**Your tasks**
a) Reproduce the passage on love word for word, everything from "Love is not easily" down to "under personal hardship.".
b) The passage on love says that love is not puffed up with pride. List the things it says love is willing to do instead.
c) Answer these questions using the passage on love:
(i) What does love rejoice with?
(ii) What does love not keep a record of?
(iii) On what must one's hope be based for love to hope all things good of others after everyone else has given up hope?

>> START Page

Love is kind, actively looking for ways to demonstrate kindness by showing oneself useful, pleasant and benevolent. Love eagerly looks for ways to be of service to others, and maintains always a pleasant disposition.

Love does not envy what others have or do, nor does love boil with rage or anger as a result.

Love does not boast, or parade itself in a way that seeks to bring attention to one’s self. Love does not vaunt itself in a way that overreacts when slighted. Love is not puffed up with pride, but is willing to admit when wrong, accept correction, listen attentively to others and not pretend to know it all.

Love does not behave rudely or act unbecomingly in ways that hurt or offend others. Love always considers others feelings before speaking or acting.

Love does not seek its own interests or insist on its own way. Love does not strive after or intently pursue one’s own desires, projects or purposes in ways that do not allow for interruptions by the needs or desires of others.

Love does not demand what it wants from others, but instead is always willing to give and yield.

Love is not easily provoked, nor does love maintain an irritable disposition of being exasperated and annoyed with those around him.

Love does not keep a record of wrongs, counting up reasons for feeling justified in being offended and meditating on the wrongs done against him.

Love does not rejoice in evil, but rejoices with the truth.

Love bears all things, without speaking of what one has to bear. It endures without divulging personal distress. Love protects those around him by covering over the errors and faults of others, all the while containing himself in silence from giving vent to what selfishness would prompt under personal hardship.

Love unsuspiciously believes the best of others and their intentions. Wisdom also dwells with love, and charity can also be cautious, but still is apt to believe the best of all.

Love hopes all things good of others, even when all others have given up hope. This is only possible when ones hope is based on God’s power to work! Love will go into believing ill of another with utmost reluctance. And when, in spite of inclination, it cannot believe well of others, it will yet HOPE well, and continue to hope as long as there is any ground for it.

Love endures all things, remaining steadfast under trials and misfortunes when one’s natural inclination is to flee! Love is able to bear up bravely and calmly in the face of ill treatments because one’s faith remains fast in Christ, Who gives power to persevere.

>> END Page
>> START Source data

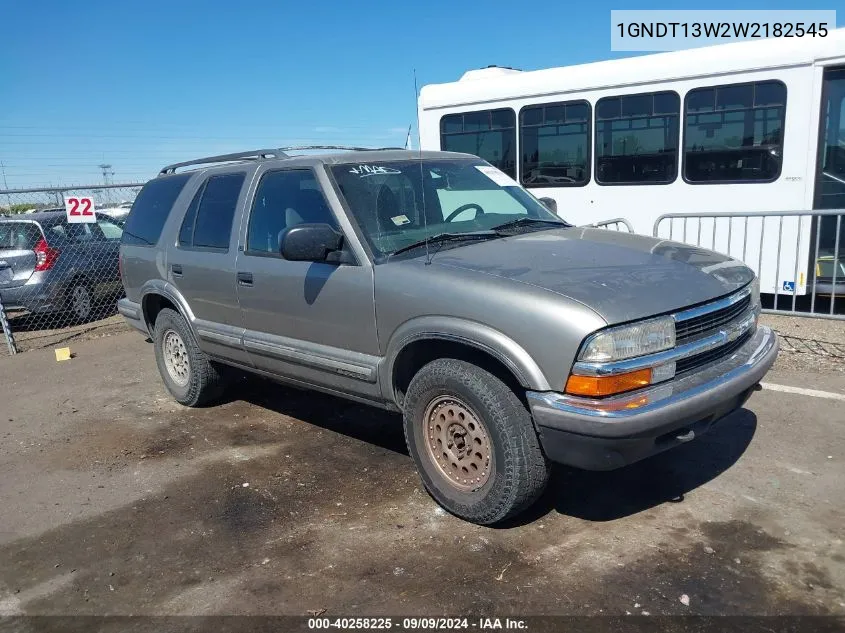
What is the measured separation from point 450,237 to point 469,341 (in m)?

>> END Source data

**Solutions to the exercise**
a)
Love is not easily provoked, nor does love maintain an irritable disposition of being exasperated and annoyed with those around him.

Love does not keep a record of wrongs, counting up reasons for feeling justified in being offended and meditating on the wrongs done against him.

Love does not rejoice in evil, but rejoices with the truth.

Love bears all things, without speaking of what one has to bear. It endures without divulging personal distress. Love protects those around him by covering over the errors and faults of others, all the while containing himself in silence from giving vent to what selfishness would prompt under personal hardship.

b)
- Admit when wrong
- Accept correction
- Listen attentively to others
- Not pretend to know it all

c)
(i) The truth
(ii) Wrongs
(iii) God's power to work